Dear Mr. Market:
Nobody likes traffic but it’s without question a part of our daily lives. Being stuck behind a long line of cars and seeing nothing but red taillights is even more aggravating when you are short on time and need to be somewhere soon. Many of us try to do whatever we can to avoid traffic; whether it be leaving earlier, taking side streets, carpooling, or relying on tools like GPS apps that show us the best routes to take. What does this have to do with investing? Everything…
If you haven’t yet learned or heard why the freeway is perhaps the most important analogy for the success of your portfolio…you need to commit this article to memory. Your local freeway can teach you why 90% of your portfolio’s performance is dependent on what lanes you choose to drive in and only 10% on how fast your car is.
Take for example, Interstate 405 in Los Angeles…which happens to be the busiest stretch of highway there is in the nation. Let’s say you need to get from Long Beach to LA in what normally takes about 30 minutes. You hop in your car and hit the fast lane and seem to be making great time averaging 65 mph. No sooner than about 10 minutes into your drive your lane comes to a screeching halt. After about almost a mile of grinding away at five mph you decide to switch into the lane to your right which is now flowing much faster. Almost within seconds of doing this, the lane you were just in passes you by! Your 30 minute trip to LA will now take you at least an hour and possibly more at this pace.

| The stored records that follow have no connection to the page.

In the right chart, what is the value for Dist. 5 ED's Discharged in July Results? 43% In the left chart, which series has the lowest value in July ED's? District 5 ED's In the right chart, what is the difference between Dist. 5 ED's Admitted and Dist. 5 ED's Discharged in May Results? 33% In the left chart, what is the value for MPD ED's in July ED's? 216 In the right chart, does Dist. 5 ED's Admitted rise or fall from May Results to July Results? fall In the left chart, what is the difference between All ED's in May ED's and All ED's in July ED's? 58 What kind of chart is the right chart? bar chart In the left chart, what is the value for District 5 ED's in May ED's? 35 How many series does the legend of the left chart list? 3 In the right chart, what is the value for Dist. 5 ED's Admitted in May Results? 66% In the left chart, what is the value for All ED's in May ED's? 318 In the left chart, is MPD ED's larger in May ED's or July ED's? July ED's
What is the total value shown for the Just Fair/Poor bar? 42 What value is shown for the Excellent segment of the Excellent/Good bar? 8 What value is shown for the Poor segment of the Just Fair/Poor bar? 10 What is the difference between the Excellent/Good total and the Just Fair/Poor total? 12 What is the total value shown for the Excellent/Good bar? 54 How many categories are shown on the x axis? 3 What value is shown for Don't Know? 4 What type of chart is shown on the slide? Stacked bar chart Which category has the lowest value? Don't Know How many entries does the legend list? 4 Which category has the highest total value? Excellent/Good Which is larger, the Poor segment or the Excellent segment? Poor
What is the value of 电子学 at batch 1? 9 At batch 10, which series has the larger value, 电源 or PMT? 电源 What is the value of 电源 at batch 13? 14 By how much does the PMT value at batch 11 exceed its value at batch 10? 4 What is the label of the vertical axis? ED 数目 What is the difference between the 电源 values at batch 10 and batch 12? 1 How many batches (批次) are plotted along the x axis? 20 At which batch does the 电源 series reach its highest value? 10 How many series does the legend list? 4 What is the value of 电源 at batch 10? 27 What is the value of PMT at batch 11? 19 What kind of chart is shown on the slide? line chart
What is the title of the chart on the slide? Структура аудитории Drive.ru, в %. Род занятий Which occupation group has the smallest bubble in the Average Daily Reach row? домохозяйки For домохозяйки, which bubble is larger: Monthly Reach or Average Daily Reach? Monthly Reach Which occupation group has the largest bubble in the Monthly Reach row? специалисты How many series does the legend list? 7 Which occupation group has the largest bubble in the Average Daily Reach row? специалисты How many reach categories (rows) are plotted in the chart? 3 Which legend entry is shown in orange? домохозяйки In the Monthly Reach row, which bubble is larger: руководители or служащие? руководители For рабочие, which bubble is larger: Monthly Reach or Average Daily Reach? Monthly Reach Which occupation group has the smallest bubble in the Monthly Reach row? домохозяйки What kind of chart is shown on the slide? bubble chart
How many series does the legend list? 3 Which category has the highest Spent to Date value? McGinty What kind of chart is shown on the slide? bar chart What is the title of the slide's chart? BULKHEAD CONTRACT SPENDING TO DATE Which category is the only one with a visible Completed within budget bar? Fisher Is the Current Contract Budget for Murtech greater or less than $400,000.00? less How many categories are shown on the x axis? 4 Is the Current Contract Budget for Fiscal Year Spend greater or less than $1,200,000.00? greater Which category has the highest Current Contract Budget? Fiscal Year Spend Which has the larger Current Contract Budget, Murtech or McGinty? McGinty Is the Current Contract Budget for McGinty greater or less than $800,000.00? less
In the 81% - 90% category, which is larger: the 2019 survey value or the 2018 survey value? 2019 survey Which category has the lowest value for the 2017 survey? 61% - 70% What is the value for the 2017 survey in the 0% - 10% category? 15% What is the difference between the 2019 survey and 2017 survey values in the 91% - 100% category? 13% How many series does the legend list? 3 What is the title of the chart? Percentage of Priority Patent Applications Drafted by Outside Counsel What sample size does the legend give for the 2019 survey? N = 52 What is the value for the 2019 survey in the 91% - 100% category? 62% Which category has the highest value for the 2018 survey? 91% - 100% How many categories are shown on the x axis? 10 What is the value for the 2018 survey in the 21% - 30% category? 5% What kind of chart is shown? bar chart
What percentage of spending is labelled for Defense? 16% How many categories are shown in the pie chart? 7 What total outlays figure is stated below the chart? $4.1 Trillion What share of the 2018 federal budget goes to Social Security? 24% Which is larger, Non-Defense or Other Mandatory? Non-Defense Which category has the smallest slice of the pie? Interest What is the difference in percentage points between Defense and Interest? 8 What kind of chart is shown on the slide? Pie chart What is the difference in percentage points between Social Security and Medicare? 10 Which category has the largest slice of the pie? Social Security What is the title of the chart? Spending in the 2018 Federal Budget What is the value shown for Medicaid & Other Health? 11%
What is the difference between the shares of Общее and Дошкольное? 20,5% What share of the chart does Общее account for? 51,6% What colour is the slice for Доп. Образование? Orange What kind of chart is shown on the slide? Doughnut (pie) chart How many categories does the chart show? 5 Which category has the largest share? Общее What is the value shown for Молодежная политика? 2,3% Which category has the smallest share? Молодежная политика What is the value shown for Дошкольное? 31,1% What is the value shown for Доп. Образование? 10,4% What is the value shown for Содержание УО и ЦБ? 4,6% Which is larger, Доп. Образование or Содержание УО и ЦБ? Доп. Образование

This simple but nightmarish traffic scenario happens daily to over 400,000 drivers along the 405 but it also absolutely ruins millions of portfolio every year! Pretend each lane of the freeway represents an asset class. (ex: Large Caps, Small Caps, International, and Bonds) On any given year one “lane” (or asset class) will lead the markets but the likelihood of it doing so the next is rare and if you look at historical returns there is no discernible pattern. CLICK HERE to review how asset classes have performed each year from 1994 to 2013:
One of the better examples of this is Emerging Markets in the early 2000’s.
The BRIC’s (Brazil, Russia, India, and China) were all the rage from 2003 until 2007. Hardly any investors had the courage to step in until late 2007 because they were still licking their wounds from the “dot com” crash. Many people hid in cash or gravitated to Bonds which turned in a +10.26% year in 2002.